Aujourd’hui, comment peut-on décrire le groupe Pierre et Vacances - Center Parcs (PV-CP) ?
Nous sommes un acteur centré sur le tourisme de proximité et la reconnexion avec la famille et la nature. En tout, nos 13 000 collaborateurs et nos 45 000 unités d’hébergement sur 300 sites nous permettent de générer pratiquement deux milliards d’euros de chiffre d’affaires. Nous avons quatre marques avec chacune son positionnement.
Tout d’abord, Pierre & Vacances propose des appartements à louer, pour l’essentiel sur le littoral ou à la montagne. Les 186 résidences, presque toutes en France et en Espagne, avec 18 000 appartements proposent les meilleurs emplacements et des services à la carte pour plus de 350 millions d’euros de chiffre d’affaires.
Center Parcs dispose de 30 domaines en pleine nature (France, Belgique, Pays-Bas, Allemagne, Danemark) avec des cottages autonomes. Il y a sept domaines en France. Cette activité représente environ 1,2 milliard d’euros.
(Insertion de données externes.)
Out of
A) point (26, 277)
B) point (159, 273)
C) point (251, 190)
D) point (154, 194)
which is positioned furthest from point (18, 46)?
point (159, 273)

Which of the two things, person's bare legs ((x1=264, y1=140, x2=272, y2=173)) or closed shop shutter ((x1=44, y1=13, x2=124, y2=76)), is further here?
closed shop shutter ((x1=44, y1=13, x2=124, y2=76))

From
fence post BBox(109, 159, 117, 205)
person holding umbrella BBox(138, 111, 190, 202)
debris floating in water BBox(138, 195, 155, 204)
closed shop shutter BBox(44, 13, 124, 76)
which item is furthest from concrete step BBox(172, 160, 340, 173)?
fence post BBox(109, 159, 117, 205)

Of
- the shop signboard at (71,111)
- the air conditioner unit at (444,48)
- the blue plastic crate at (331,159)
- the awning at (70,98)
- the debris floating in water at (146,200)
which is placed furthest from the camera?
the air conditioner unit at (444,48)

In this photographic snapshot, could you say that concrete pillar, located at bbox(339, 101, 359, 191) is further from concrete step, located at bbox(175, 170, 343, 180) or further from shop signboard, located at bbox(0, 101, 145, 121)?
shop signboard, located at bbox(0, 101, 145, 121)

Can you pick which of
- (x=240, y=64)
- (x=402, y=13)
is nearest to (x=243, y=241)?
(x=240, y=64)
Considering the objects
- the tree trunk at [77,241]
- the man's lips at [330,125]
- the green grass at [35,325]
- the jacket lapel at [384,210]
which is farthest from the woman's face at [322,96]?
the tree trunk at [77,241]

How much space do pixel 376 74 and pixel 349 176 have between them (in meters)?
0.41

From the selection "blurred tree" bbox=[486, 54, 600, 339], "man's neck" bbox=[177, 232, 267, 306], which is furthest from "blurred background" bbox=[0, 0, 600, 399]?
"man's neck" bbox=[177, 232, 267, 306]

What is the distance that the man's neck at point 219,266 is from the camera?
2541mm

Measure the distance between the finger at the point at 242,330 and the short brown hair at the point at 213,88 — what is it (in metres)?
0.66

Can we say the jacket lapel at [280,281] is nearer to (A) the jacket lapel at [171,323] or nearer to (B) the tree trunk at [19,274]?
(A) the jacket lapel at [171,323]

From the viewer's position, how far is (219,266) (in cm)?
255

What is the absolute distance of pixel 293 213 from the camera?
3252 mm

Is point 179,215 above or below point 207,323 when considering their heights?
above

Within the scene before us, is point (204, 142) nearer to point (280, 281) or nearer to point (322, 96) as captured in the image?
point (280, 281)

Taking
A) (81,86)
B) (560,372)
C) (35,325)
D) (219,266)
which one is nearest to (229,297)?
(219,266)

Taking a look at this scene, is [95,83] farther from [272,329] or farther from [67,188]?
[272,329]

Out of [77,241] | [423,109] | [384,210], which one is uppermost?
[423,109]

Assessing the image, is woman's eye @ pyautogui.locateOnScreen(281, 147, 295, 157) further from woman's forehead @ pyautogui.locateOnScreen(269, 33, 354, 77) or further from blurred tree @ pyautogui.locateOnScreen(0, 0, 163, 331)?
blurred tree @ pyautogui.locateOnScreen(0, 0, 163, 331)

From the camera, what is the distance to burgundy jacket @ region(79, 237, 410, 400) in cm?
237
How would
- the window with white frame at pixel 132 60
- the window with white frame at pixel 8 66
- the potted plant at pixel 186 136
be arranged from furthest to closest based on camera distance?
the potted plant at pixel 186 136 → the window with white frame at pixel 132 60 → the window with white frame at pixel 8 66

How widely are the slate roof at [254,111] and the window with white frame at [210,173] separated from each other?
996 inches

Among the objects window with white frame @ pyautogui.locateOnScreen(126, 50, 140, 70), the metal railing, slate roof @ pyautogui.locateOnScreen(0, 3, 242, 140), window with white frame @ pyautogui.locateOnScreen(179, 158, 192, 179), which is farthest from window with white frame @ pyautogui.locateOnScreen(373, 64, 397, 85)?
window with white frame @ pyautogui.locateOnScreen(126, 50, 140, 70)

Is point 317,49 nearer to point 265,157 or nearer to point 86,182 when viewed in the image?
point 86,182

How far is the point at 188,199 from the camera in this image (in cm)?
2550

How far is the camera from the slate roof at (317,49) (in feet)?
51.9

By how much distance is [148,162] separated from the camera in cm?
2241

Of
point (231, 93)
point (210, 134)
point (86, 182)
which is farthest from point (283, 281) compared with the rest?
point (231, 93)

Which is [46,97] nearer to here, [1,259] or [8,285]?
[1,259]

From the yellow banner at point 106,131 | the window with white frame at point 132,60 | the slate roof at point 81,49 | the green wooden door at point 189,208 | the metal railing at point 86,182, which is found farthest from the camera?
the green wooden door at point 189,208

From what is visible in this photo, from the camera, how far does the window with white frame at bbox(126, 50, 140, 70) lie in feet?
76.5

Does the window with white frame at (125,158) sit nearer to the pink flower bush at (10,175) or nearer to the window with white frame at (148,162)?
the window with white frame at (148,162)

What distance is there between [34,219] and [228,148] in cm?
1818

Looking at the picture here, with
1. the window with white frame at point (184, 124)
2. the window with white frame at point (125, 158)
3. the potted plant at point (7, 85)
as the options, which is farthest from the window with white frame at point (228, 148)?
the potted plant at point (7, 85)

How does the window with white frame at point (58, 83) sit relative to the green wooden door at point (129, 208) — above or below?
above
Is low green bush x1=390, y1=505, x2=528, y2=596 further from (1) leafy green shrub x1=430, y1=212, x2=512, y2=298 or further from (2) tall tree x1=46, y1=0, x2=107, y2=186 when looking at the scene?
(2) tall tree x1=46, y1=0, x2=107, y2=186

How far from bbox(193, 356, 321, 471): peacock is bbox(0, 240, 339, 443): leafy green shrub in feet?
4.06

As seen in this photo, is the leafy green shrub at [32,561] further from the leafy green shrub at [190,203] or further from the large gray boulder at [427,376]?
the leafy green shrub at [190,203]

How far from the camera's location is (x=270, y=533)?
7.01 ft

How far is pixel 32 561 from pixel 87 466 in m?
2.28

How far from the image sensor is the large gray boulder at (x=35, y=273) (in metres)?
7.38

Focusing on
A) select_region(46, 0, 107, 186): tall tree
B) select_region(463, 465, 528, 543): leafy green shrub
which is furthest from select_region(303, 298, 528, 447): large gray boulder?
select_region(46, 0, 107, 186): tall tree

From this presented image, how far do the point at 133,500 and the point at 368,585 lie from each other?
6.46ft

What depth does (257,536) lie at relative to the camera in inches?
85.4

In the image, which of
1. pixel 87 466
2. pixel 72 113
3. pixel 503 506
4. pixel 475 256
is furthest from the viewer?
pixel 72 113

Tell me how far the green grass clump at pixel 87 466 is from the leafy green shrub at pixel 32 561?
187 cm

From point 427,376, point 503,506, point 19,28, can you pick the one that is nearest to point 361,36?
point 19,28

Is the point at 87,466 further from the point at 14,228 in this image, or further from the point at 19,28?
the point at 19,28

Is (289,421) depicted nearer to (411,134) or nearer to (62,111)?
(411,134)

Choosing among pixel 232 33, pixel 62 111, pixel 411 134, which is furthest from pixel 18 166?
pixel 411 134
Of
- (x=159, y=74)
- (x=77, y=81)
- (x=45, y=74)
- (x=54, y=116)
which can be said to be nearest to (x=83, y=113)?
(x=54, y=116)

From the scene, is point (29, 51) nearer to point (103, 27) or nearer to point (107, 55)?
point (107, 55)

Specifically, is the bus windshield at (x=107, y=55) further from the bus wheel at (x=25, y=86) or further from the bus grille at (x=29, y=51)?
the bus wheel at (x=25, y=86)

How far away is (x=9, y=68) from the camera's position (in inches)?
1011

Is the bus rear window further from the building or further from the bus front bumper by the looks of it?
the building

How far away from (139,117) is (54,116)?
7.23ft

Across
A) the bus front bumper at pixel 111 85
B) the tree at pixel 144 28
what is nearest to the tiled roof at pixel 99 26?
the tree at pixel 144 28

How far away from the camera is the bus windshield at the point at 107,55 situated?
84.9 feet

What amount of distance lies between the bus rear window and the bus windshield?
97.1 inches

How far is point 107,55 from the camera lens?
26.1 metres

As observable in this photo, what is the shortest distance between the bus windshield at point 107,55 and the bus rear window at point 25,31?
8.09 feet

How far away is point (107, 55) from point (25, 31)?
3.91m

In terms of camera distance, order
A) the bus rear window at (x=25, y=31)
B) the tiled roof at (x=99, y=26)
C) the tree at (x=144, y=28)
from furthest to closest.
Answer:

Activité un peu différente, Maeva est une plateforme de distribution de locations de vacances et de services pour des particuliers propriétaires et des campings affiliés. Maeva distribue de l’ordre de 50 000 adresses issues d’une cinquantaine d’affiliés et 7000 partenaires hébergeurs. Nous y réalisons un volume d’affaires de l’ordre de deux cents millions d’euros.
Enfin, Adagio est une co-entreprise avec le groupe Accor. Il s’agit de commercialiser des appart’hôtels dans 130 établissements soit pour le tourisme urbain soit pour le déplacement de cadres. Cela représente de l’ordre de 230 millions d’euros de chiffre d’affaires.
Comment est organisée votre IT ?
Je pilote l’ensemble des quatre grandes directions de la Tech.
D’abord, il y a la Direction des Opérations. Celle-ci est chargée de l’hébergement du SI, de la digital workplace, du réseau, de la cybersécurité…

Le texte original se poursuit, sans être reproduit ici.